## Exercise 1
Translate this sentence from the fawn rescue account into Spanish: "As I looked at her, barely able to move, I hesitated, considering again letting nature take its course."
## Exercise 2
List every role the narrator of the fawn rescue account names in the sentence beginning "As a teacher".
## Exercise 3
Answer from the fawn rescue account:
(a) At what time did Judy pick up?
(b) How long was the drive to Judy's garage?
(c) What did Whitnie make the nest in?

## Text segment
Spring 2018- One other time I had heard the sound of a fawn in distress, so when I heard the bleating this time, coming from somewhere in woods, I was pretty sure I knew what it was.
As a teacher, mom, yoga guide, energy therapy worker-- it is often my job to help. But sometimes, I know, the best form of help is to not get involved. And in the woods, many experts say it’s best to let nature take its course. Let it be. And so that’s what I did. I let it be.
Until the crying stopped. And time went on. And eventually there I was in the lower field. And there she lay in a wet part of the woods barely able to move, injured, with other signs that I won’t detail here that she was in a desperate state.
As I looked at her, barely able to move, I hesitated, considering again letting nature take its course. But then my nature got the better of me.
Whitnie gathered a blanket, made a nest in a big enough box. Kaiti arrived home, hearing what was going on. Standing in the garage. Hushed voices calling friends….what do you feed a dehydrated…. Where do you get a bottle… What are the signs…. A flow of texts coming in: “Hang on, I’ll make a call.” “Here’s the number, call her…” Until finally…
“Hi I’m Kaiti. I have a fawn.”
It was Judy who answered- a voice that picked up at 9:30 pm and said, sure, bring her over.
My daughter drove. We talked on the way about the conflicting opinion of not getting involved in nature. Then we talked more-- that maybe dropping our house in the middle of their world was involvement that somehow gave us a bit of responsibility beyond what we’d have if we stumbled upon a fawn in untouched woods.
And so here we were, taking Fawn from our yard and bringing her 45 minutes through back winding roads to a little garage with a grandma waiting for us when we pulled up.
Judy said it didn’t look good. Yet Fawn had a good pulse, and when I wiggled the bottle into her mouth, she drank. Judy said it seemed she’d been attacked- the blood, the bite marks. And she wouldn’t have survived had we not stepped in.

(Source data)
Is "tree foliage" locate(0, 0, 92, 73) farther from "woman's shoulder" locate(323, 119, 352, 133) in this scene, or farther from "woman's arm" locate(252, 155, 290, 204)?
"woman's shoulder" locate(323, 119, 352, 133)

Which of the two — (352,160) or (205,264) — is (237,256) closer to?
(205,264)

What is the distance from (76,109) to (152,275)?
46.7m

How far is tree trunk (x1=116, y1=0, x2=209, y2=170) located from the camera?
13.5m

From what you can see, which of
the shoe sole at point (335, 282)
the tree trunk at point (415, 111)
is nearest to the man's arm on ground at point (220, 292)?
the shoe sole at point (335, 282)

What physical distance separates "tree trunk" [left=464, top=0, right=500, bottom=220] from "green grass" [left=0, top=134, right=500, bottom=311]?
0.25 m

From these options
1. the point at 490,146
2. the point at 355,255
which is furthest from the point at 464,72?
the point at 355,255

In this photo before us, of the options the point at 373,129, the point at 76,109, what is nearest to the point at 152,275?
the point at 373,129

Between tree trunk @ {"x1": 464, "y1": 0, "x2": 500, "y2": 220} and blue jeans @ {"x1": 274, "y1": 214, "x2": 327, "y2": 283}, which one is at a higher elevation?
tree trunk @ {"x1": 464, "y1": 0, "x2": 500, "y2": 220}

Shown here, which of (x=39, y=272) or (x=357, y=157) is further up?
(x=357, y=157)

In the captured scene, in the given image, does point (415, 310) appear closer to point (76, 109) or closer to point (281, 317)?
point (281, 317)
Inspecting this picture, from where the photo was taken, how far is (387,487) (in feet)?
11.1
---
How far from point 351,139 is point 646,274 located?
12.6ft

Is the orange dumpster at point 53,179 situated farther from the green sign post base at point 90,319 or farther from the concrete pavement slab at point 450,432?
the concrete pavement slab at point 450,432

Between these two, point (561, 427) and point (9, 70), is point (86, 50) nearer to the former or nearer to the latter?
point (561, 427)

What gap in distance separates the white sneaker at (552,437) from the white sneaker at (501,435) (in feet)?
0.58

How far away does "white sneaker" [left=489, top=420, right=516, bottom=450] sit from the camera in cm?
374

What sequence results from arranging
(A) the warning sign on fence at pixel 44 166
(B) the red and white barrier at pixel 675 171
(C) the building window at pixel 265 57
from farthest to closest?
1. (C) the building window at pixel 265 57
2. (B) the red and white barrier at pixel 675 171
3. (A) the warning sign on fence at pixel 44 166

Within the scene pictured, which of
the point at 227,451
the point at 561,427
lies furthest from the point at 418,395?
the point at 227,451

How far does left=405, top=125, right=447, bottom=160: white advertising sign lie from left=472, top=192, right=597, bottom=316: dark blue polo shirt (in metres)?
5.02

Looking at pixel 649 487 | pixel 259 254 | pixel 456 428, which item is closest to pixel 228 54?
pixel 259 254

## Response box 1
Mientras la miraba, apenas capaz de moverse, dudé, considerando de nuevo dejar que la naturaleza siguiera su curso.

## Response box 2
teacher, mom, yoga guide, energy therapy worker

## Response box 3
(a) 9:30 pm
(b) 45 minutes
(c) A big enough box